Aim: Copy out the listing below word for word, from the line holding "Out of these" through the line holding "43406 millimetres", both lines included.

Dataset records:
....

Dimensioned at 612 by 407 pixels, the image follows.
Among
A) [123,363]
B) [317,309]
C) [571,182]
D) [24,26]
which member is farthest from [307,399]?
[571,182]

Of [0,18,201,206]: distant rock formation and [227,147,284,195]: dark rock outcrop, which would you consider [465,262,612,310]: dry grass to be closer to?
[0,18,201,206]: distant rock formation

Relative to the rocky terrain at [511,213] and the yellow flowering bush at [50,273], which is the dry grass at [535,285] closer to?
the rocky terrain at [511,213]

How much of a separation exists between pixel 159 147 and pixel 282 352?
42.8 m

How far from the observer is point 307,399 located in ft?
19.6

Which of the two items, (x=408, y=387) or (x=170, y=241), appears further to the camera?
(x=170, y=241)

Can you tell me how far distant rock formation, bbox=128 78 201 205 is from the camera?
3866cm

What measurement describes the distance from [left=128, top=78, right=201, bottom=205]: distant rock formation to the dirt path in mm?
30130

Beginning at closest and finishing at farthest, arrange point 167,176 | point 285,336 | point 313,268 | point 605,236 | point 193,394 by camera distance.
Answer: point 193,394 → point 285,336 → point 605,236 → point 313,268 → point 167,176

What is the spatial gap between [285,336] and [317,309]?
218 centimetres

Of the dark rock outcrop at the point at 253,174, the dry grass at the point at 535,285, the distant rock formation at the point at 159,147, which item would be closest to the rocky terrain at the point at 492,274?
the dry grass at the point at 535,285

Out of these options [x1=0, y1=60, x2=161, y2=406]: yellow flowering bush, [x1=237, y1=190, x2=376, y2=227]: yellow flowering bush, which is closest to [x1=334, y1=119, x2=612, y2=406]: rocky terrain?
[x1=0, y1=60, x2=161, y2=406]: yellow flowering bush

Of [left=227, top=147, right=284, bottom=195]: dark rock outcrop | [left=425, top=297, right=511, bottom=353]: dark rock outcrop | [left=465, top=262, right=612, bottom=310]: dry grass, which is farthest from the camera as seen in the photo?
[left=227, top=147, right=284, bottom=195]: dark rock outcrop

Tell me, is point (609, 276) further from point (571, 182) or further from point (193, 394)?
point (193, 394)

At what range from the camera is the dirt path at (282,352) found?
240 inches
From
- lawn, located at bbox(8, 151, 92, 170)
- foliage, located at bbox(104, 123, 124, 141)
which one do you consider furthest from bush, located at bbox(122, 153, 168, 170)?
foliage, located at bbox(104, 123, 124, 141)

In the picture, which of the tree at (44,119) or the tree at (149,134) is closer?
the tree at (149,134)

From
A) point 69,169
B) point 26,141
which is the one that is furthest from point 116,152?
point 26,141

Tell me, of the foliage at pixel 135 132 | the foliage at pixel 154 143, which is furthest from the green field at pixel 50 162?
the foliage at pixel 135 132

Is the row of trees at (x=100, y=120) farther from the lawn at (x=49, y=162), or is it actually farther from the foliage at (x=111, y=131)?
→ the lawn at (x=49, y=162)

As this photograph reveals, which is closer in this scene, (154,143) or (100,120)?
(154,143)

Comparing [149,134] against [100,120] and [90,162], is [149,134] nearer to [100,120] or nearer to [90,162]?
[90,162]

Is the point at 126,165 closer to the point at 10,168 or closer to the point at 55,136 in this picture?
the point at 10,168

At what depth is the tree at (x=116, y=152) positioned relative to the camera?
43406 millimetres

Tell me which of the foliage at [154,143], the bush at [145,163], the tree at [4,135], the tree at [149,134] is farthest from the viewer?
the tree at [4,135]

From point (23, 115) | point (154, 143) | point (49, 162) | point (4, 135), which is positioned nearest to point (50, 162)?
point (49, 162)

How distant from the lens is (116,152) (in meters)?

....

The completed task:
Out of these options [x1=0, y1=60, x2=161, y2=406]: yellow flowering bush, [x1=237, y1=190, x2=376, y2=227]: yellow flowering bush, which is closest to [x1=334, y1=119, x2=612, y2=406]: rocky terrain?
[x1=0, y1=60, x2=161, y2=406]: yellow flowering bush

Of [left=227, top=147, right=284, bottom=195]: dark rock outcrop | [left=425, top=297, right=511, bottom=353]: dark rock outcrop | [left=465, top=262, right=612, bottom=310]: dry grass, which is farthest from the camera as seen in the photo?
[left=227, top=147, right=284, bottom=195]: dark rock outcrop

Tell me, is point (609, 276) further from point (571, 182) or further from point (193, 394)?
point (193, 394)

At what range from the camera is the dirt path at (282,352) found?
240 inches
From
- lawn, located at bbox(8, 151, 92, 170)
- foliage, located at bbox(104, 123, 124, 141)
which one do you consider furthest from bush, located at bbox(122, 153, 168, 170)?
foliage, located at bbox(104, 123, 124, 141)

In the picture, which of the tree at (44,119) or the tree at (149,134) is closer?
the tree at (149,134)

From
A) point 69,169
B) point 26,141
which is the one that is furthest from point 116,152?
point 26,141

Tell me, of the foliage at pixel 135 132 | the foliage at pixel 154 143, which is furthest from the green field at pixel 50 162?
the foliage at pixel 135 132

Is the row of trees at (x=100, y=120) farther from the lawn at (x=49, y=162), or is it actually farther from the foliage at (x=111, y=131)?
→ the lawn at (x=49, y=162)

As this photograph reveals, which is closer in this scene, (154,143) or (100,120)?
(154,143)

Comparing [149,134] against [100,120] and [90,162], is [149,134] nearer to [100,120] or nearer to [90,162]?
[90,162]

Is the point at 126,165 closer to the point at 10,168 or closer to the point at 55,136 in this picture?
the point at 10,168

At what depth is the tree at (x=116, y=152) positioned relative to the camera?
43406 millimetres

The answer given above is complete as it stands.